# FH 1 Tracking Title



## 3GSD4IPO (Jun 8, 2016)

My nice little GSD Spay got her FH 1 and High FH 1 (5 dogs entered, club level tracking trial) last week with a 92 (out of 100 possible for those who don't know these titles). No issues at the cross track (I expected none). Slow to down at the first article.
View attachment 241946
View attachment 241946


Looking toward higher level (regional/national) tracking titles in 2018 for her. 

She is a fun dog to track.


----------



## LeoRose (Aug 20, 2015)

Congratulations.


----------



## Bentwings (Mar 30, 2015)

Congratulations! FH is a demanding track especially when style is added to the judging. Excellent score.

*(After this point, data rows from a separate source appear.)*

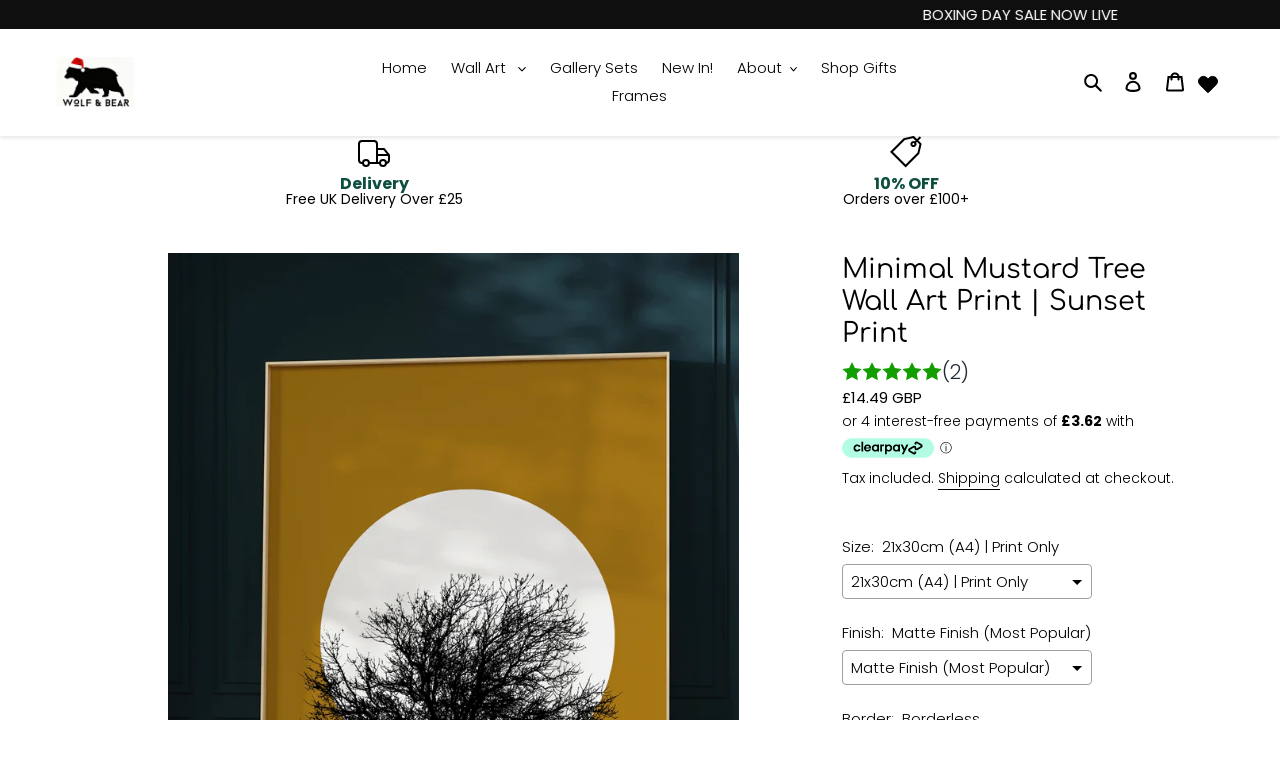

--- FILE ---
content_type: text/html
request_url: https://placement-api.clearpay.co.uk/?mpid=wolfandbearprints.myshopify.com&placementid=null&pageType=product&zoid=9.0.85
body_size: 1059
content:

  <!DOCTYPE html>
  <html>
  <head>
      <link rel='icon' href='data:,' />
      <meta http-equiv="Content-Security-Policy"
          content="base-uri 'self'; default-src 'self'; font-src 'self'; style-src 'self'; script-src 'self' https://cdn.jsdelivr.net/npm/zoid@9.0.85/dist/zoid.min.js; img-src 'self'; connect-src 'self'; frame-src 'self'">
      <title></title>
      <link rel="preload" href="/index.js" as="script" />
      <link rel="preload" href="https://cdn.jsdelivr.net/npm/zoid@9.0.85/dist/zoid.min.js" integrity="sha384-67MznxkYtbE8teNrhdkvnzQBmeiErnMskO7eD8QwolLpdUliTdivKWx0ANHgw+w8" as="script" crossorigin="anonymous" />
      <div id="__AP_DATA__" hidden>
        {"errors":{"mcr":null},"mcrResponse":{"data":{"errors":[],"config":{"mpId":"wolfandbearprints.myshopify.com","createdAt":"2023-09-28T22:15:48.485928093Z","updatedAt":"2025-10-07T14:31:39.117511694Z","config":{"consumerLending":{"metadata":{"shouldForceCache":false,"isProductEnabled":false,"updatedAt":"2025-10-07T14:31:39.117343752Z","version":0},"details":{}},"interestFreePayment":{"metadata":{"shouldForceCache":false,"isProductEnabled":true,"updatedAt":"2025-10-07T14:31:39.117130438Z","version":0},"details":{"minimumAmount":{"amount":"1.00","currency":"GBP"},"maximumAmount":{"amount":"1200.00","currency":"GBP"},"cbt":{"enabled":true,"countries":["AU","NZ","CA","US"],"limits":{}}}},"merchantAttributes":{"metadata":{"shouldForceCache":false,"isProductEnabled":true,"updatedAt":"2025-10-07T14:31:39.117369532Z","version":0},"details":{"analyticsEnabled":false,"tradingCountry":"GB","storeURI":"http://www.wolfandbearprints.co.uk","tradingName":"Wolf And Bear Prints","vpuf":true}},"onsitePlacements":{"metadata":{"expiresAt":1745927506996,"ttl":900,"updatedAt":"2025-04-29T11:36:46.996318886Z","version":0},"details":{"onsitePlacements":{"c951aee2-f6c0-42d6-a708-7df058a9b8d0":{"placementId":"c951aee2-f6c0-42d6-a708-7df058a9b8d0","pageType":"product","enabled":true,"type":"price-paragraph","introText":"or","logoType":"badge","badgeTheme":"black-on-mint","lockupTheme":"black","modalTheme":"mint","modalLinkStyle":"circled-info-icon","paymentAmountIsBold":false,"promoRenderStyle":"promo-with-get-and-payments","size":"md","showIfOutsideLimits":true,"showInterestFree":true,"showLowerLimit":true,"showUpperLimit":true,"showWith":true,"showPaymentAmount":true},"a7ca1685-608e-490d-9c33-6b51e859c0bf":{"placementId":"a7ca1685-608e-490d-9c33-6b51e859c0bf","pageType":"cart","enabled":true,"type":"price-paragraph","introText":"or","logoType":"badge","badgeTheme":"black-on-mint","lockupTheme":"black","modalTheme":"mint","modalLinkStyle":"circled-info-icon","paymentAmountIsBold":false,"promoRenderStyle":"promo-with-get-and-payments","size":"md","showIfOutsideLimits":true,"showInterestFree":true,"showLowerLimit":true,"showUpperLimit":true,"showWith":true,"showPaymentAmount":true}}}},"cashAppPay":{"metadata":{"shouldForceCache":false,"isProductEnabled":false,"updatedAt":"2025-10-07T14:31:39.117486994Z","version":0},"details":{"enabledForOrders":false,"integrationCompleted":false}},"promotionalData":{"metadata":{"version":0},"details":{"consumerLendingPromotions":[]}}}}},"errors":null,"status":200},"brand":"clearpay","meta":{"version":"0.35.4"}}
      </div>
  </head>
  <body></body>
  <script src="/index.js" type="application/javascript"></script>
  </html>
  

--- FILE ---
content_type: text/css
request_url: https://www.wolfandbearprints.co.uk/cdn/shop/t/24/assets/scm-product-label.css?v=32879383400076402171755759326
body_size: -223
content:
/** Shopify CDN: Minification failed

Line 133:3 Expected "}" to go with "{"

**/
.pl-parent {
    position:relative;
}

.pl-container {
    cursor: pointer;
    position: absolute;
}

.pl-product {
    width: 323px;
    height: 434px;
    top: 0;
}

.pl-collection {
    width: 100%;
    height: 100%;
    top: 0;
    margin: 0 !important;
}

.limespot-recommendation-box-item .pl-collection {
    top: 0;
}

.pl-image {
    position: absolute !important;
    background-size: contain !important;
    background-repeat: no-repeat !important;
    z-index: 1;
}

.pl-image:empty {
    display: initial;
}

.top_right {
    top: 0 !important;
    right: 0 !important;
    bottom: auto !important;
    left: auto !important;
    background-position: right top;
}

.top_left {
    top: 0 !important;
    left: 0 !important;
    right: auto !important;
    bottom: auto !important;
    background-position: left top;
}

.top_center {
    top: 0 !important;
    left: 50% !important;
    right: auto !important;
    bottom: auto !important;
    transform: translateX(-50%);
    background-position: center top;
}

.middle_right {
    top: 50% !important;
    right: 0 !important;
    left: auto !important;
    bottom: auto !important;
    transform: translateY(-50%);
    background-position: right center;
}

.middle_left {
    top: 50% !important; 
    left: 0 !important;
    right: auto !important;
    bottom: auto !important;
    transform: translateY(-50%);
    background-position: left center;
}

.middle_center {
    top: 50% !important;
    left: 50% !important;
    right: auto !important;
    bottom: auto !important;
    transform: translate(-50%, -50%);
    background-position: center center;
}

.bottom_right {
    bottom: 0 !important;
    right: 0 !important;
    left: auto !important;
    top: auto !important;
    background-position: right bottom;
}

.bottom_left {
    bottom: 0 !important;
    left: 0 !important;
    top: auto !important;
    right: auto !important;
    background-position: left bottom;
}

.bottom_center {
    bottom: 0 !important;
    left: 50% !important;
    top: auto !important;
    right: auto !important;
    transform: translateX(-50%);
    background-position: center bottom;
}

.pl-text { 
   position: absolute;
   text-align: center;
   top: 50%;
   left: 50%;
   transform: translateX(-50%) translateY(-50%);
   z-index: 9999;
   width: 100%;
   line-height: normal;
}

.tmspslot .pl-container {
    display: none !important;
   

--- FILE ---
content_type: image/svg+xml
request_url: https://rivmorkxomnwzdlytbgv.supabase.co/storage/v1/object/public/public/christmas/sale%20tag.svg
body_size: 12
content:
<svg xmlns="http://www.w3.org/2000/svg" viewBox="0 0 32 32"><defs><style>.cls-1{fill:none;stroke:#000;stroke-miterlimit:10;stroke-width:2px;}</style></defs><g id="tag"><polygon class="cls-1" points="15.65 30 1.5 15.86 14.23 3.13 23.42 1.01 30.5 8.08 28.38 17.27 15.65 30"/><path class="cls-1" d="M24.84,9.49a2,2,0,1,1,0-2.82A2,2,0,0,1,24.84,9.49Z"/><line class="cls-1" x1="24.84" y1="6.67" x2="30.5" y2="1.01"/></g></svg>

I loved to track. We never got to run FH at the trials we were in but often ran them as practice. Lots of varied cross tracks, bikes, motorcycle, trucks, multiple people and varied times. Many times in rain and snow through woods. It just was amazing how the dogs could follow these without missing a step. Sorting out mis directions and distractions.

They did it better than we could with a map in hand. LOL

Nice dog in your picture. Almost the same color as my Aussie.


----------



## PatriciafromCO (Oct 7, 2012)

Congratulations


----------



## Sandakat (Mar 7, 2015)

That's great! Congrats!


----------